Contamos com amigos, com nossos pais, e com nossos amores. Contamos emoções, contamos dias felizes. Contamos sorrisos, contamos lágrimas. Contamos detalhes, minúcias. Contamos com o que lembramos e de quem lembramos. Contamos nossas tristezas, e os queridos que já se foram. Contamos pros outros o que conta. E através das nossas memórias, contamos nossa história.
Contamos os dias que faltam: para a prova do Vestibular, para aquela grande reunião, para nossa primeira entrevista de emprego, para aquele encontro com o gatinho da faculdade, para o dia do nosso casamento, para o dia que veremos o rosto de nosso primeiro filho... estamos sempre contando. Acho que a ansiedade é um sentimento inerente ao ser humano: todos somos ansiosos, em maior ou menor medida. Enquanto esperamos, imaginamos o "como vai ser". Às vezes, a realidade nos brinda com magia, às vezes não. Imaginar o que se espera pode ser maior ou melhor do que viver o esperado.
Invejo aqueles que não contam, que não querem saber o que virá, que não pensam no passado, que amam o presente tão intensamente, como se fosse realmente uma dádiva de Deus, que tem que ser vivida plenamente, sem interferências.
O passado é uma distorção da nossa memória. Com o tempo, tendo que esvaziar nosso hard-disk interno, acabamos nos livrando do que dói, do que magoa, do que consideramos irrelevante. Sabe aquele dia em que a gente brigou com o motorista do ônibus por que ele deu uma freada brusca? Ah, deixa pra lá! O que é que eu ganho lembrando disso mesmo?

(REGISTROS ARMAZENADOS):
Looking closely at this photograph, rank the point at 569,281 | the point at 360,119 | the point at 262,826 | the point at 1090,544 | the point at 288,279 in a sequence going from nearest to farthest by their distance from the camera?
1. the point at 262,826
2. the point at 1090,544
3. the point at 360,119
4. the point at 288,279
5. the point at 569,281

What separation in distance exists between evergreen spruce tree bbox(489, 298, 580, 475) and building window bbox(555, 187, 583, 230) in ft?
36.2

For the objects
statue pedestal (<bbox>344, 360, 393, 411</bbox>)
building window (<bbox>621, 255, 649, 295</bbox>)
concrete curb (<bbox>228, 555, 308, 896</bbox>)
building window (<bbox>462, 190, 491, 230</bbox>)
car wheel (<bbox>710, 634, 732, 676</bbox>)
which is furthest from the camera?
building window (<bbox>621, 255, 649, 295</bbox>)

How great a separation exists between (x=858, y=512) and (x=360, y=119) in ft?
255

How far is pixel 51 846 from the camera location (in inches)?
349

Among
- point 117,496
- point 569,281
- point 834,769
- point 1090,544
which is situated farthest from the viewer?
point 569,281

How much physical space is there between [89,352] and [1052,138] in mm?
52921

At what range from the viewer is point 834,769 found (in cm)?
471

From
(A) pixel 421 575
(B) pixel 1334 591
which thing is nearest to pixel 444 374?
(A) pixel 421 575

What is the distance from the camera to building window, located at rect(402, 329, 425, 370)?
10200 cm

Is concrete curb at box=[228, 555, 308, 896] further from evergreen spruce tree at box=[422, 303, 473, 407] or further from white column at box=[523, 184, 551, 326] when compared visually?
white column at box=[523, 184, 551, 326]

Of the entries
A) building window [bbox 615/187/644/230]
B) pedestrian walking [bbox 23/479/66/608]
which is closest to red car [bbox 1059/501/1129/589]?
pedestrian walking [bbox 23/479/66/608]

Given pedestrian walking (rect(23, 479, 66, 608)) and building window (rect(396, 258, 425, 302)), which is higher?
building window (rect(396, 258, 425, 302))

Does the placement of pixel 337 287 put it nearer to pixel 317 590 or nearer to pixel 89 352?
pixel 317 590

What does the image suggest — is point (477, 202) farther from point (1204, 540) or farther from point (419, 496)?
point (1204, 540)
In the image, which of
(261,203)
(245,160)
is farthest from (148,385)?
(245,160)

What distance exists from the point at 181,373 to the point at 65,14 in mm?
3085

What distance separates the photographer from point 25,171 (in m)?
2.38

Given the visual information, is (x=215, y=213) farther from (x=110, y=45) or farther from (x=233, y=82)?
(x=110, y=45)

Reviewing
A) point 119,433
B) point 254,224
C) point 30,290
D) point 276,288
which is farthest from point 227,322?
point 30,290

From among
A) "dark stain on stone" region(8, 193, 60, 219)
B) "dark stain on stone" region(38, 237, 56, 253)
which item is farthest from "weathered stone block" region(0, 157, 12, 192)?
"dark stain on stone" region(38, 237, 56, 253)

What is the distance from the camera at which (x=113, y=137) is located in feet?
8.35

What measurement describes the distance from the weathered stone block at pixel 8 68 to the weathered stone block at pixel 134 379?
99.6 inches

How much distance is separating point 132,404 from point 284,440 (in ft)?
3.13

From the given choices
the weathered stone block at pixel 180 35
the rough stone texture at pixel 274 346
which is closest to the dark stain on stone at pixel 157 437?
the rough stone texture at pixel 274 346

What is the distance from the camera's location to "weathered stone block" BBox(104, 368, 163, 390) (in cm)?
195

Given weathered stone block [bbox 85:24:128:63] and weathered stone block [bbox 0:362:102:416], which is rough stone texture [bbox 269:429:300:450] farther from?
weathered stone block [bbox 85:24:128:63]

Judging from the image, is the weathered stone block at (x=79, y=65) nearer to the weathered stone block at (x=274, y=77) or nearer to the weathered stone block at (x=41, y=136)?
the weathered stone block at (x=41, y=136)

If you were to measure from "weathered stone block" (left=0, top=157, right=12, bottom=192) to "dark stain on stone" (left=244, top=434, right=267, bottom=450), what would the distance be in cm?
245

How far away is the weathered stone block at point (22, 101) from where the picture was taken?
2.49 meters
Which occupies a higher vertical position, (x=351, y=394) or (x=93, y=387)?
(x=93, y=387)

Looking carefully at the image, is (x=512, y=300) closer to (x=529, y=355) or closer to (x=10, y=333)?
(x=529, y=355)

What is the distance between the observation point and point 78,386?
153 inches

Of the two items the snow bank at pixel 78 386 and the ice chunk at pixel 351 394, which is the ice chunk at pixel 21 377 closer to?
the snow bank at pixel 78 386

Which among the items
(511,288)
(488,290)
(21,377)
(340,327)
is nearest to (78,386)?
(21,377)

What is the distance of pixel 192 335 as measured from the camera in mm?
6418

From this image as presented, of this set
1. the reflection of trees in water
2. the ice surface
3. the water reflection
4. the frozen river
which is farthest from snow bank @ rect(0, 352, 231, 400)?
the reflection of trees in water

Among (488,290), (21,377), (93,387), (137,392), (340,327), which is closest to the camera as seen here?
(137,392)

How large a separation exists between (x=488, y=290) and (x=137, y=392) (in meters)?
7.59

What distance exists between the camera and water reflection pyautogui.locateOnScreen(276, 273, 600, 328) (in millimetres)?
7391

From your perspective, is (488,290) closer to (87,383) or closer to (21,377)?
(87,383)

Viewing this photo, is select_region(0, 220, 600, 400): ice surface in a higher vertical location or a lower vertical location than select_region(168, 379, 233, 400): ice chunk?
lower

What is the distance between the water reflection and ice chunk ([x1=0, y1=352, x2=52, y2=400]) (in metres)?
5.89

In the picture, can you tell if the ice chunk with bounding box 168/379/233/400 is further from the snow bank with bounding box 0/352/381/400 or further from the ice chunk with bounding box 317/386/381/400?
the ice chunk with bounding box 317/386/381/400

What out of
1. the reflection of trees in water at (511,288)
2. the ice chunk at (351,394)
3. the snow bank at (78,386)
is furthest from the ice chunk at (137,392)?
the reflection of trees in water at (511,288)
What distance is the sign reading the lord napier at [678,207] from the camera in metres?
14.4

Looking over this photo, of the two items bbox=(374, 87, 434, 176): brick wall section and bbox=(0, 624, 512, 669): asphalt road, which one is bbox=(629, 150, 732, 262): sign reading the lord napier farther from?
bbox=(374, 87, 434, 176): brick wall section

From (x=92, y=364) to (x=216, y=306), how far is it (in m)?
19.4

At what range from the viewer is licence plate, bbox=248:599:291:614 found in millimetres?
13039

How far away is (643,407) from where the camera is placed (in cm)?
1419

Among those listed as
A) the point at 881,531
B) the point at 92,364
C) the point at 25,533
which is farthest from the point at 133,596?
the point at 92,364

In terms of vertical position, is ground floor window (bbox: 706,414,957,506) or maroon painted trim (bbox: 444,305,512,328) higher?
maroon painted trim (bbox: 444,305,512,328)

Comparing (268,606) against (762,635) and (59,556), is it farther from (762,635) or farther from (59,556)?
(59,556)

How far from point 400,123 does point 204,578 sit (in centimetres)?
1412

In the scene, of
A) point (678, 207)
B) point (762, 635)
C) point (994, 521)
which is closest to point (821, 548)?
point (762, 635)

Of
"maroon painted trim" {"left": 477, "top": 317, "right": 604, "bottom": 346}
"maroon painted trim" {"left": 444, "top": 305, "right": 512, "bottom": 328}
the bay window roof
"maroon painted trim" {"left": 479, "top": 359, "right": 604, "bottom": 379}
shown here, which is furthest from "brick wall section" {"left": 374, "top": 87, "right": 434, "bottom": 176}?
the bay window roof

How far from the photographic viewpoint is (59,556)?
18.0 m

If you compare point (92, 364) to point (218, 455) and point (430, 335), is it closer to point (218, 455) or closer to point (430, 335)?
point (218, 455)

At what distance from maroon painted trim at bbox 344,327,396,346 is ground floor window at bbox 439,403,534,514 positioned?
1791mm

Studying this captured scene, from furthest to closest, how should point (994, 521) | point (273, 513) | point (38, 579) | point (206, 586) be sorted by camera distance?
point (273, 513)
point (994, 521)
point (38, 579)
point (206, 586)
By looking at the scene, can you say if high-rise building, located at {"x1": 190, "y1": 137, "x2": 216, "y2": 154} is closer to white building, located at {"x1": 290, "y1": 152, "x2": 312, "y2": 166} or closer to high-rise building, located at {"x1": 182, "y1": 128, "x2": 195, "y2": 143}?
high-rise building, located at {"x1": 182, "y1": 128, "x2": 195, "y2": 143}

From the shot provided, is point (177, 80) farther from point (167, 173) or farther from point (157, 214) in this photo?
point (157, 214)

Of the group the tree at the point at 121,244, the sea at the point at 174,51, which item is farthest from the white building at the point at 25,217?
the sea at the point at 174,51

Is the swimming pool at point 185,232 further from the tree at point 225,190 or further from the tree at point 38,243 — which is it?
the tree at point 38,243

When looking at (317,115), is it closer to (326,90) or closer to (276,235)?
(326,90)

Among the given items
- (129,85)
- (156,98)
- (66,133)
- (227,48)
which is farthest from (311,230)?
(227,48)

(DESCRIÇÃO DO PROBLEMA):
Reproduza, sem nenhuma alteração, o trecho do texto sobre o ato de contar que vai de "Contamos os dias" até "plenamente, sem interferências.". Os registros não são usados aqui.

(EXERCÍCIO RESOLVIDO):
Contamos os dias que faltam: para a prova do Vestibular, para aquela grande reunião, para nossa primeira entrevista de emprego, para aquele encontro com o gatinho da faculdade, para o dia do nosso casamento, para o dia que veremos o rosto de nosso primeiro filho... estamos sempre contando. Acho que a ansiedade é um sentimento inerente ao ser humano: todos somos ansiosos, em maior ou menor medida. Enquanto esperamos, imaginamos o "como vai ser". Às vezes, a realidade nos brinda com magia, às vezes não. Imaginar o que se espera pode ser maior ou melhor do que viver o esperado.
Invejo aqueles que não contam, que não querem saber o que virá, que não pensam no passado, que amam o presente tão intensamente, como se fosse realmente uma dádiva de Deus, que tem que ser vivida plenamente, sem interferências.